Common Pitfalls or Misconceptions

• Not a clinical drug: WY-14643 is for research use only; not approved for clinical or diagnostic purposes (APExBIO).
• Solubility constraints: Compound is insoluble in water; improper dissolution may lead to inconsistent assay results.
• Short-term solution stability: Stock solutions in DMSO or ethanol should be freshly prepared and used shortly to avoid degradation.
• Model-specific effects: Efficacy and cellular responses may vary between cell types and animal models; dose titration is needed for optimal outcomes (Bao et al., 2025).
• No effect in PPARα knockout systems: WY-14643 requires functional PPARα for activity; use of knockout models will abrogate effects.
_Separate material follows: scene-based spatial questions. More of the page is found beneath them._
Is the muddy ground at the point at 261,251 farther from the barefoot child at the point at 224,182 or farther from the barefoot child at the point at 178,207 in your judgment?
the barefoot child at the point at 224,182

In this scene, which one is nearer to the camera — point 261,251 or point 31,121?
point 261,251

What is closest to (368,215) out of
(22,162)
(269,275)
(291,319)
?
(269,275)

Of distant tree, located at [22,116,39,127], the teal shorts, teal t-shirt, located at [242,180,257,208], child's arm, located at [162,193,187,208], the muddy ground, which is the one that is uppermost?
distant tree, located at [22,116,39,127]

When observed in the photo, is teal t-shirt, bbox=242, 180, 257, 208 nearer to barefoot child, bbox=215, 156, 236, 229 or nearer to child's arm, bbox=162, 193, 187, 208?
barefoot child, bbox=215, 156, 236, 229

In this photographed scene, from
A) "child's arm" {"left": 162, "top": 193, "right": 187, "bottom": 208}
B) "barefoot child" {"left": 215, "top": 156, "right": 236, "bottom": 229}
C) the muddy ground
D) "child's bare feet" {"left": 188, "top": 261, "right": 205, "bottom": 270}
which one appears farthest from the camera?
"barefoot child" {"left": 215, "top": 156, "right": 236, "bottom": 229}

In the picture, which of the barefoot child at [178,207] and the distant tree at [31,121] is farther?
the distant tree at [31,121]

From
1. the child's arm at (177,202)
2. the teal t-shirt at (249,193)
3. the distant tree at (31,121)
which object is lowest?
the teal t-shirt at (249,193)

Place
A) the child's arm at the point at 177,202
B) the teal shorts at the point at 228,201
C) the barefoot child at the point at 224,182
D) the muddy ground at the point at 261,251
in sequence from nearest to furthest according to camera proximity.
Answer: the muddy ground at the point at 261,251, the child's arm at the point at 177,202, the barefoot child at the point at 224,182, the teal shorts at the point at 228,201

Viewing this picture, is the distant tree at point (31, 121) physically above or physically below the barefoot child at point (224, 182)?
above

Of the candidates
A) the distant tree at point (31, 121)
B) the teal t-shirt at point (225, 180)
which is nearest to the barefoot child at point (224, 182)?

For a comparison of mechanistic insights and translational strategies, see this review, which our article updates with direct product benchmarks and protocol recommendations.
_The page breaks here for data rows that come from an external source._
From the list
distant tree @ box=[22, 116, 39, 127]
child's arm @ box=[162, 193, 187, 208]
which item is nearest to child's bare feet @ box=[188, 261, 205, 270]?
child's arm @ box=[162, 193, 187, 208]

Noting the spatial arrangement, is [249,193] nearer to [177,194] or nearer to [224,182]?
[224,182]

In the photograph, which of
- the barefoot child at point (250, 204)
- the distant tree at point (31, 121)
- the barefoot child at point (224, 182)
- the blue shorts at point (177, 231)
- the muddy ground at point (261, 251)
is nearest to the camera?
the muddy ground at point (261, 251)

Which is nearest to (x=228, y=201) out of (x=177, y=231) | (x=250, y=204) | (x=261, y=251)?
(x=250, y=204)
Workflow Integration & Parameters

For in vitro use, dissolve WY-14643 in DMSO (≥16.2 mg/mL) or ethanol (≥48.8 mg/mL with ultrasonic assistance). Use at working concentrations of 10–250 μM, adjusting according to cell line sensitivity and experimental goals. In animal studies, oral administration of 3 mg/kg/day for 14 days is validated for metabolic readouts in high-fat-fed rats. Solutions should be prepared fresh or stored at -20°C for short-term use. Ensure appropriate vehicle controls and titrate doses in new model systems. Detailed troubleshooting and translational workflow guidance are available in the benchmarking article; here, we focus on solution chemistry and validated dosing regimens.

Conclusion & Outlook

WY-14643 (Pirinixic Acid) is a validated, highly selective PPARα agonist with proven activity in metabolic, inflammatory, and tumor microenvironment research. By modulating key pathways in lipid metabolism and inflammation, it serves as a critical tool for dissecting the PPAR signaling axis and developing new models of disease. APExBIO remains a leading supplier of research-grade WY-14643, supporting innovation in metabolic disorder and oncology pipelines. Ongoing studies continue to expand the translational utility of this compound across preclinical settings (Bao et al., 2025).